Superior

The Return of Race Science

by Angela Saini ⚡

With everything going on in the world right now, it seemed apropos to try to educate myself on the history of race science.

Race science has a long and sordid history. A history in which no Western country truly remains innocent but in which the UK can be considered one of the leaders in the racist "science" of eugenics.

To file away what happened during the war as aberrant, as something that could only have been done by the worst people under the worst circumstances, ignores the bigger truth. This was never a simple story of good versus evil. The well of scientific ideas from which Hitler and others in his regime drew their plans for ‘racial hygiene’, leading ultimately to genocide, didn’t originate in Germany alone. They had been steadily supplied for more than a century by race scientists from all over the world, supported by well-respected intellectuals, aristocrats, political leaders and women and men of wealth. Among the most influential of them all, as far as the Nazi regime was concerned, was a pair of statisticians working at 50 Gower Street, Bloomsbury – not in Germany, but in the famous old literary quarter of London.

I say "science" and not science because this is the very crux of this book. Race science is not grounded in any real scientific fact. Skin colour, eye colour, "race". These things are only important in as much as they're considered to be politically important.

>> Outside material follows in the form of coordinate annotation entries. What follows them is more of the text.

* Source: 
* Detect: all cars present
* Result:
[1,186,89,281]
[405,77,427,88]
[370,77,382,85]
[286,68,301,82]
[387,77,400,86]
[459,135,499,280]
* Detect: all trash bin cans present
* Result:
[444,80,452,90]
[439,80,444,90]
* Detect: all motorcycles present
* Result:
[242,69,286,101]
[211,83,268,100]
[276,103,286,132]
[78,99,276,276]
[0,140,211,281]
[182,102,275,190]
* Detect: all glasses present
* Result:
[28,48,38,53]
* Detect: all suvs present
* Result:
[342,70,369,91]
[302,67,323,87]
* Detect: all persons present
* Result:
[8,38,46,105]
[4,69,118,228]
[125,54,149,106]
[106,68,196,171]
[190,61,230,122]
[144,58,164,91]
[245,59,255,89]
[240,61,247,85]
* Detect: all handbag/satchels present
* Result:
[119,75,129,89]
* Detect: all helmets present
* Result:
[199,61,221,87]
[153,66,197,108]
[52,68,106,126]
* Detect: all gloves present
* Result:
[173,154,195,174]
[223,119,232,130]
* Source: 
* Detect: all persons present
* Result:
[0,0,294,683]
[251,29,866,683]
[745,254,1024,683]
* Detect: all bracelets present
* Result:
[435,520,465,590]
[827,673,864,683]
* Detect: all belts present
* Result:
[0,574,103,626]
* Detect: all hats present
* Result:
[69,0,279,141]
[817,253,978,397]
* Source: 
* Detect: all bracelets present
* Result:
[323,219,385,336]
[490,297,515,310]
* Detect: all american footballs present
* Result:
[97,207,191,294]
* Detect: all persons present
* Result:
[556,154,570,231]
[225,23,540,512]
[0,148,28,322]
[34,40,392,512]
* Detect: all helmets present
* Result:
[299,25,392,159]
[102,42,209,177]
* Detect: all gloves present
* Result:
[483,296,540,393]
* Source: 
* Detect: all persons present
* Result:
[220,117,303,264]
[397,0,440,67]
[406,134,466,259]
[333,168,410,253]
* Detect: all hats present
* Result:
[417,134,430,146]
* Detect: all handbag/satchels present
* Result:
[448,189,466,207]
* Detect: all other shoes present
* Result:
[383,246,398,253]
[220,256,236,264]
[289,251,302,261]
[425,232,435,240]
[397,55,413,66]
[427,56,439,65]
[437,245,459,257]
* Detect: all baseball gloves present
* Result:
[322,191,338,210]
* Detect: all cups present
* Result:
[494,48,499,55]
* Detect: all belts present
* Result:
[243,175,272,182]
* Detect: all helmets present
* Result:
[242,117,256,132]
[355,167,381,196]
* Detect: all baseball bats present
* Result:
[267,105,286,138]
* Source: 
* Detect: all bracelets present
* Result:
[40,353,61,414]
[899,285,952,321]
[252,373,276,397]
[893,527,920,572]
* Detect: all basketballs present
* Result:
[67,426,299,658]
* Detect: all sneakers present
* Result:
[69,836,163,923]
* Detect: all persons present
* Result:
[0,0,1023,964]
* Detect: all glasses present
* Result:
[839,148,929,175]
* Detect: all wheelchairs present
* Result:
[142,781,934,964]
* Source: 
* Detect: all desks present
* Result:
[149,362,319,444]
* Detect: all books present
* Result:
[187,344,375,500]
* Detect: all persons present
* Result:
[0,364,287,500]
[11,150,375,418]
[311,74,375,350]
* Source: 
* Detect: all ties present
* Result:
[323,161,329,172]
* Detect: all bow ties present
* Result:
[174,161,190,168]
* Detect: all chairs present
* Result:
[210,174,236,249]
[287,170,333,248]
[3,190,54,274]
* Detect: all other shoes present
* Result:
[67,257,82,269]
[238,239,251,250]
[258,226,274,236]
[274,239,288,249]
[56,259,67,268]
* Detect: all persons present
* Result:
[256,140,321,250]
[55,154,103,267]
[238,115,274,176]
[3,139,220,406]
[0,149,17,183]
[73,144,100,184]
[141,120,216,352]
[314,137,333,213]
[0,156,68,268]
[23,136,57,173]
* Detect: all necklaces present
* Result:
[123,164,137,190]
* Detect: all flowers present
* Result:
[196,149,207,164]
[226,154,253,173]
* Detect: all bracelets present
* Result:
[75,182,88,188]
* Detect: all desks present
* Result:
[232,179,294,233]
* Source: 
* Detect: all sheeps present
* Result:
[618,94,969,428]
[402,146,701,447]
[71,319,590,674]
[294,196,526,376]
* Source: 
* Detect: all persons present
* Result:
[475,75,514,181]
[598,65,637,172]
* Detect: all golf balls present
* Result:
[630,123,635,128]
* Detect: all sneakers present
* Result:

Ultimately, politics is always a feature of the science, just as it was in the very beginning. Once there was the backdrop of slavery and colonialism, then it was immigration and segregation, and now it is the right-wing agenda of this age. Nativism remains an issue, but there is also a backlash against greater efforts to promote racial equality in multicultural societies. And just like before, the message of those with racist intentions is tailored gently, carefully sculpted to appeal to populist fears while at the same time sounding logical and reasonable. Communicating with me, for example, Gerhard Meisenberg uses the word ‘culture’ alongside the word ‘race’ as though they’re fully interchangeable, understanding how much most people these days value and respect cultural boundaries, even if they don’t recognise biological race.

There's far too much for me to unpack from this book, it's an important and valuable read that I'd recommend to absolutely everyone. Come for the dismantling of race science but stay for the absolute dismantling of our current political and anti-science political climate.